One of the Army women got up and walked back down the aisle. She was a sergeant, too. They were all sergeants. She was wearing a green shirt and a regulation skirt and a little black tie. She was a big, shapely woman in her thirties, an ash blond with reddish cheeks and dark eyes that sparkled. She was not wearing a wedding ring, Sims also noticed. When she passed their seat she gave Marge a nice smile and gave Sims a smaller one. Sims wondered if she was the jokester. BENTON was the name on her brass name tag. SGT. BENTON. Her epaulettes had little black-and-white sergeant’s stripes snapped on them. The woman went back and entered the rest room.

“I wonder if they’re on duty,” Marge said.

“I can’t even remember the Army, now,” Sims said. “Isn’t that funny? I can’t remember anybody I was even in it with.” The toilet door clicked locked.

“You weren’t overseas. You’d remember things, then,” Marge said. “Carl had a horror movie in his head. I’ll never forget it.” Carl, Marge’s first husband, lived in Florida. Sims had met him, and they’d been friendly. Carl was a stumpy, hairy man with a huge chest, whereas Sims was taller. “Carl was in the Navy,” Marge said.
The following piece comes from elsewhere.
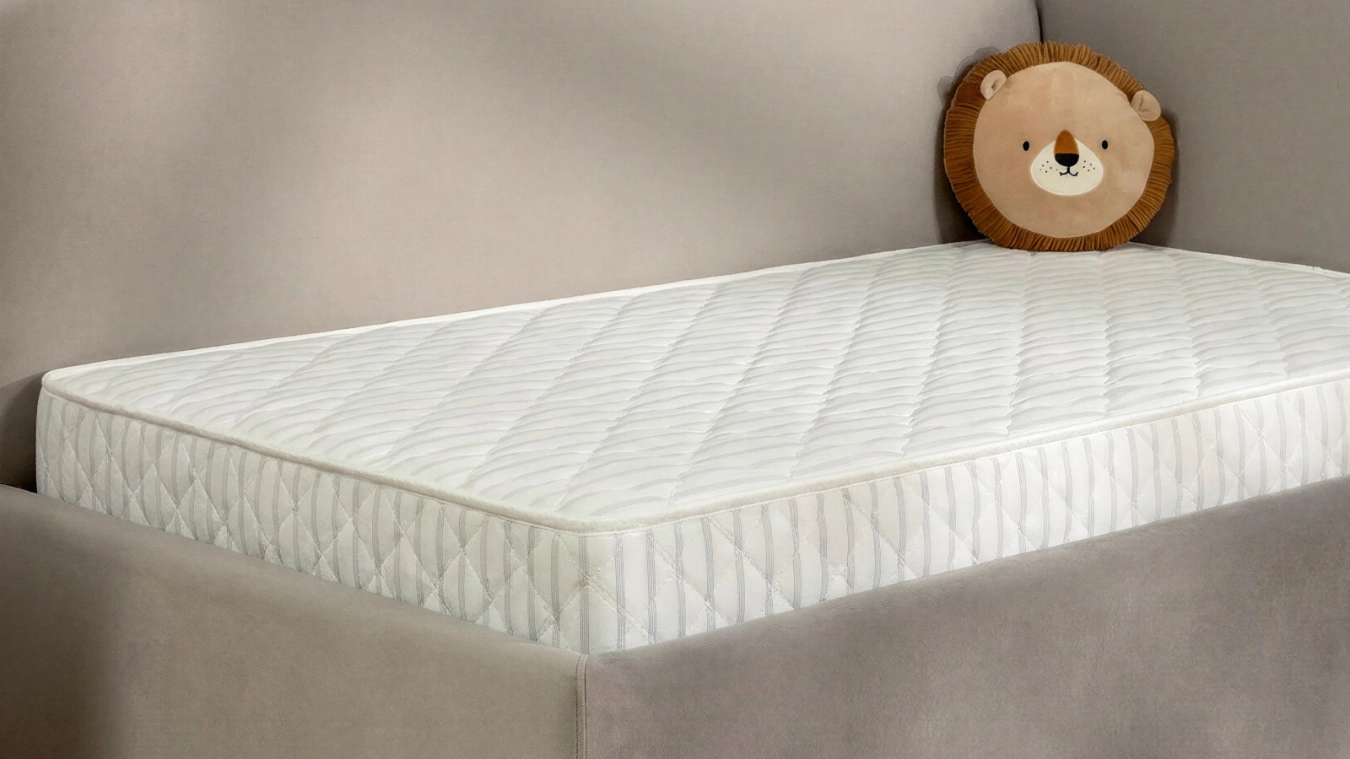 Children's mattress Robby High NEW Askona picture - 4 - большое изображение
“That’s right,” Sims said. Sims himself had been stationed in Oklahoma, a hot, snaky, hellish place in the middle of a bigger hellish place he’d been glad to stay in instead of shipping out to where everybody else was going. How long ago was that, Sims thought? 1969. Long before he’d met Marge. A different life altogether.

“I’m taking a snooze pill now,” Marge said. “I worked today, unlike some people. I need a snooze.” She began fishing around inside her purse for some pills. Marge waitressed in a bar out by the airport, from nine in the morning until five. Airline people and manufacturers’ reps were her customers, and she liked that crowd. When Sims had worked, they had had the same hours, and Sims had sometimes come in the bar for lunch. But he had quit his job selling insurance, and hadn’t thought about working since then. Sims thought he’d work again, but he wasn’t a glutton for it.